→ **QUOTED TEXT**
Dumki Upazila mauza geocode map

Dumki (দুমকি) is an upazila of Patuakhali District in the Division of Barisal, Bangladesh.

== Administration ==
Dumki Upazila is divided into five union parishads: Angaria, Labukhali, Muradia, Pangasia, and Sreerampur. The union parishads are subdivided into 21 mauzas and 24 villages.
==Educational institutions==
- Patuakhali Science and Technology University

==Demographics==

According to the 2022 Bangladeshi census, Dumki Upazila had 19,289 households and a population of 81,839. 9.14% of the population were under 5 years of age. Dumki had a literacy rate (age 7 and over) of 81.28%: 83.79% for males and 79.00% for females, and a sex ratio of 92.68 males for every 100 females. 19,550 (23.89%) lived in urban areas.

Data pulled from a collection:
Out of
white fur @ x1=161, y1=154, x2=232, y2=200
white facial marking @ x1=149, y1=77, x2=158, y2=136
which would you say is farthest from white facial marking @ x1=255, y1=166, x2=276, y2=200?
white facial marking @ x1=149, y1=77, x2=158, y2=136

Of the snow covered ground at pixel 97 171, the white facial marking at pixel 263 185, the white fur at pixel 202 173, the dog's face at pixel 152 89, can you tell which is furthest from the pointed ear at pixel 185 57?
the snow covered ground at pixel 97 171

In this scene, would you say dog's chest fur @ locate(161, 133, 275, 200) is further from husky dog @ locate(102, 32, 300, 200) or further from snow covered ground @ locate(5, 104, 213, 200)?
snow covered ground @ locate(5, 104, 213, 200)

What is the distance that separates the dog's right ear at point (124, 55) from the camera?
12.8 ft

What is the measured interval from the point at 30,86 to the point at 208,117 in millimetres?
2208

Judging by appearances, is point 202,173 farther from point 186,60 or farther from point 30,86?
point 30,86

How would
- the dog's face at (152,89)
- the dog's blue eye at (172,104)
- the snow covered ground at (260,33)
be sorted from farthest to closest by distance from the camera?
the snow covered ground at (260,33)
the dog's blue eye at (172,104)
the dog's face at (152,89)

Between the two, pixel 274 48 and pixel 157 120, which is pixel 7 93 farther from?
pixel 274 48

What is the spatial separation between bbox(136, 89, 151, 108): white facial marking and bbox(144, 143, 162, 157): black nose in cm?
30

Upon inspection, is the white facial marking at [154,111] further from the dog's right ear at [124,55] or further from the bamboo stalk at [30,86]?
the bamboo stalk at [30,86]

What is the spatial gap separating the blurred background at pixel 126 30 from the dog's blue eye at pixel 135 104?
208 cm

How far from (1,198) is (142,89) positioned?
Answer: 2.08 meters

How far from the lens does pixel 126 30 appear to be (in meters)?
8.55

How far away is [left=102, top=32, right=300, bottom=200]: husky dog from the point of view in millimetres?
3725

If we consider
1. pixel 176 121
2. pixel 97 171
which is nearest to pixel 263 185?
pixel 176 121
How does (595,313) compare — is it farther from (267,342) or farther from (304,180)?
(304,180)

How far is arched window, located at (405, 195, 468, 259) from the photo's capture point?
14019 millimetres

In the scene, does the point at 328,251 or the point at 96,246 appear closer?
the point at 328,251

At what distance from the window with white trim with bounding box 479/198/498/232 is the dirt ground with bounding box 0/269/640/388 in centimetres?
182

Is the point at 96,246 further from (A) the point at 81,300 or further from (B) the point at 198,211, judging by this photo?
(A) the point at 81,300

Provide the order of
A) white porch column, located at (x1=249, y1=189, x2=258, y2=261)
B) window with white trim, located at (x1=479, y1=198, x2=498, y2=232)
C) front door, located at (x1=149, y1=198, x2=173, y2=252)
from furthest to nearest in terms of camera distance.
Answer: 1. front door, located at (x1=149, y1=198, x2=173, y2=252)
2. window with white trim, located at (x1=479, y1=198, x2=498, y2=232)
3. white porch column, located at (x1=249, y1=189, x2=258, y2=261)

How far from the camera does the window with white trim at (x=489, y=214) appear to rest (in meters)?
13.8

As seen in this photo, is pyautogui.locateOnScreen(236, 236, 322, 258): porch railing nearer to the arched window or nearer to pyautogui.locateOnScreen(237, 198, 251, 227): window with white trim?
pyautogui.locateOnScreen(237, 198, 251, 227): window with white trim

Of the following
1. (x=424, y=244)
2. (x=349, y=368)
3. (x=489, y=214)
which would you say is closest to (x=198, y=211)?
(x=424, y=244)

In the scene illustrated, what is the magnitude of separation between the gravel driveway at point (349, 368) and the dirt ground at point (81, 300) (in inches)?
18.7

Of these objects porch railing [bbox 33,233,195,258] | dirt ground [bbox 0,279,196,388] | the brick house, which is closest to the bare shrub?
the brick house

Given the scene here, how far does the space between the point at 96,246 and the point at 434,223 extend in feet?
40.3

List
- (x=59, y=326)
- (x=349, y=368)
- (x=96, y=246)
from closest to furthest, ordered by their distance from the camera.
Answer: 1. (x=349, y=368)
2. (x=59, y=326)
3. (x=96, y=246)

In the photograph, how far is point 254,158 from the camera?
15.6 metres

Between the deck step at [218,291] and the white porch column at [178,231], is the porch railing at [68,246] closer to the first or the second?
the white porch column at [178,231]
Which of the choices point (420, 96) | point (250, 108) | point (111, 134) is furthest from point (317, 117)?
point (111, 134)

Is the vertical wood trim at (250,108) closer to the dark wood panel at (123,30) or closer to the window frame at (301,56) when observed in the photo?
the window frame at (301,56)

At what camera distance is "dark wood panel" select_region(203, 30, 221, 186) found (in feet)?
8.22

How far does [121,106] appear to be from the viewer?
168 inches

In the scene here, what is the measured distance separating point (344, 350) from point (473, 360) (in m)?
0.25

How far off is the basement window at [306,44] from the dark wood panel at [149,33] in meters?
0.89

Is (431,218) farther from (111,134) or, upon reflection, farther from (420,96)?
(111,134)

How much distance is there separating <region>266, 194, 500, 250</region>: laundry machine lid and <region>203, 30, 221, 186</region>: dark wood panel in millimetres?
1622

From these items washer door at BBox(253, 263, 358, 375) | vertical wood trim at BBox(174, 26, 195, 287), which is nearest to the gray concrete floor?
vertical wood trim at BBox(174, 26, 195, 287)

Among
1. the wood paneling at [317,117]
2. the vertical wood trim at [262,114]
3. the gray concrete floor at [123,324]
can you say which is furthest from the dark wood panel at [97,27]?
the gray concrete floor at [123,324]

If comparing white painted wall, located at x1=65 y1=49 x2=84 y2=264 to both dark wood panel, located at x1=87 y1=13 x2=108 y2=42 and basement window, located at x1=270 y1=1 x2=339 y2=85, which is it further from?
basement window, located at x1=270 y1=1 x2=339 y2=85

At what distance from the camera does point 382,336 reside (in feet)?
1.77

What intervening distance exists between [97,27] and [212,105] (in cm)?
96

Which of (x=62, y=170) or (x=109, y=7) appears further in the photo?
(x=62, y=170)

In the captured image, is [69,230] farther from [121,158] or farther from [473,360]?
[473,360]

→ **TASK SET**
1) What population did the 2022 Bangladeshi census record for Dumki Upazila, according to the Dumki Upazila passage?
2) Please write out everything in the Dumki Upazila passage from "Dumki Upazila mauza" down to "and 24 villages.".
The listing is not needed here.

→ **RESPONSES PER TASK**
1) 81,839

2)
Dumki Upazila mauza geocode map

Dumki (দুমকি) is an upazila of Patuakhali District in the Division of Barisal, Bangladesh.

== Administration ==
Dumki Upazila is divided into five union parishads: Angaria, Labukhali, Muradia, Pangasia, and Sreerampur. The union parishads are subdivided into 21 mauzas and 24 villages.